Update the stretch from the line containing "Looking at this picture, which of" through the end of the records by replacing "half-timbered house" with "timber-framed house", and leave everything else unchanged.

Lines of data

====

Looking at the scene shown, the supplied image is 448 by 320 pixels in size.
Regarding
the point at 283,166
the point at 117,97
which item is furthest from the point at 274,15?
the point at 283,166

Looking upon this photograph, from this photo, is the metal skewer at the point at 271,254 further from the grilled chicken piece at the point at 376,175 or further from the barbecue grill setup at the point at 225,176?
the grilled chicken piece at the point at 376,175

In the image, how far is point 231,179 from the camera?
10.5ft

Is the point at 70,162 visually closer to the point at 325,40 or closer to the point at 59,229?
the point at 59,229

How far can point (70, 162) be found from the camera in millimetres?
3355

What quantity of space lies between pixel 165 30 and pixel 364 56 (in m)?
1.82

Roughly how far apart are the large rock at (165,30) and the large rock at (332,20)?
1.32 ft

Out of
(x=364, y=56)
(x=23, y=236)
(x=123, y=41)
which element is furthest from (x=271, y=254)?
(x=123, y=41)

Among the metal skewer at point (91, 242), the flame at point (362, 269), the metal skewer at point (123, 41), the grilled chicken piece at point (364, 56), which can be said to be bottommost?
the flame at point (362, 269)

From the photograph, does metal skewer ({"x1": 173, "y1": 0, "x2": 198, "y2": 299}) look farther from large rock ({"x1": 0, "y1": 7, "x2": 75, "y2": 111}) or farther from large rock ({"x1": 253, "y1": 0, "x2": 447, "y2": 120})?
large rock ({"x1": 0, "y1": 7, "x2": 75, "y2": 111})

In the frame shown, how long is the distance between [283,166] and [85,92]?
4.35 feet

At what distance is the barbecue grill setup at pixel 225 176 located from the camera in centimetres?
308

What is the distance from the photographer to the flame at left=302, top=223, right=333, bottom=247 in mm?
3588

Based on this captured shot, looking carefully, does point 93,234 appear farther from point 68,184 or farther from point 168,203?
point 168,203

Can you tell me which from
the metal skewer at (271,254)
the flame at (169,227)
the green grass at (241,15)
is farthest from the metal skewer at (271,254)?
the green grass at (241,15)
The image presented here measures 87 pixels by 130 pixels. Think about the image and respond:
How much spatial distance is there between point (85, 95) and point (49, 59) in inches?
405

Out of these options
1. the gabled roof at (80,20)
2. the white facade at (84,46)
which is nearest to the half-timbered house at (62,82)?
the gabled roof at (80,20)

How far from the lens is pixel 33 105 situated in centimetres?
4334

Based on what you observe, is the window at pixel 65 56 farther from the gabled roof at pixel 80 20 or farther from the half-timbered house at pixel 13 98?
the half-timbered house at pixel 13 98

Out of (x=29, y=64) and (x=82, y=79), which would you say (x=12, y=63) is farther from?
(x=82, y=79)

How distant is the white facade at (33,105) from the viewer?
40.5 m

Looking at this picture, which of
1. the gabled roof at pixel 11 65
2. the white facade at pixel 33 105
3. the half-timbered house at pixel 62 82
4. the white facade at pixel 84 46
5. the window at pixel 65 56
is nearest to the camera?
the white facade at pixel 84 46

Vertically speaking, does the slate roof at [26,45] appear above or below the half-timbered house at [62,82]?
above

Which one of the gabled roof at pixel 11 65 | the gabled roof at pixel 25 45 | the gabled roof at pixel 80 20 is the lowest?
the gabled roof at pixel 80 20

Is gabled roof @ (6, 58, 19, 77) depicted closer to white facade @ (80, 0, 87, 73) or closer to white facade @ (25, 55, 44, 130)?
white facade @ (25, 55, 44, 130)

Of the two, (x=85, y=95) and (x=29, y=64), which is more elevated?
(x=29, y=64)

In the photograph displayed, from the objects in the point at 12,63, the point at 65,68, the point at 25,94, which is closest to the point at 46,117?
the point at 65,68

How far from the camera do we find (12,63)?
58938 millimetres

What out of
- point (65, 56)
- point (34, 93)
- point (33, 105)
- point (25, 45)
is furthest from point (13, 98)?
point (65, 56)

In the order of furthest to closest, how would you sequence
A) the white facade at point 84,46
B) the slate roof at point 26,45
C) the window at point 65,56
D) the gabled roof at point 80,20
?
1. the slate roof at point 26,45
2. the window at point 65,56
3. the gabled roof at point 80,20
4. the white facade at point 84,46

====

» The reply:
Looking at this picture, which of
1. the gabled roof at pixel 11 65
2. the white facade at pixel 33 105
3. the timber-framed house at pixel 62 82
4. the white facade at pixel 84 46
5. the window at pixel 65 56
is nearest to the camera?
the white facade at pixel 84 46

Vertically speaking, does the slate roof at [26,45] appear above or below the timber-framed house at [62,82]?
above

Which one of the gabled roof at pixel 11 65 | the gabled roof at pixel 25 45 | the gabled roof at pixel 80 20 is the lowest?
the gabled roof at pixel 80 20

Is gabled roof @ (6, 58, 19, 77) depicted closer to white facade @ (80, 0, 87, 73) or closer to white facade @ (25, 55, 44, 130)?
white facade @ (25, 55, 44, 130)

Of the two, (x=85, y=95) and (x=29, y=64), which is more elevated?
(x=29, y=64)

In the photograph displayed, from the objects in the point at 12,63, the point at 65,68, the point at 25,94, which is closest to the point at 46,117?
the point at 65,68

How far from the camera do we find (12,63)?
58938 millimetres

What out of
- point (65, 56)
- point (34, 93)
- point (33, 105)
- point (25, 45)
is furthest from point (13, 98)?
point (65, 56)

In the order of furthest to closest, how would you sequence
A) the white facade at point 84,46
B) the slate roof at point 26,45
C) the window at point 65,56
D) the gabled roof at point 80,20
?
1. the slate roof at point 26,45
2. the window at point 65,56
3. the gabled roof at point 80,20
4. the white facade at point 84,46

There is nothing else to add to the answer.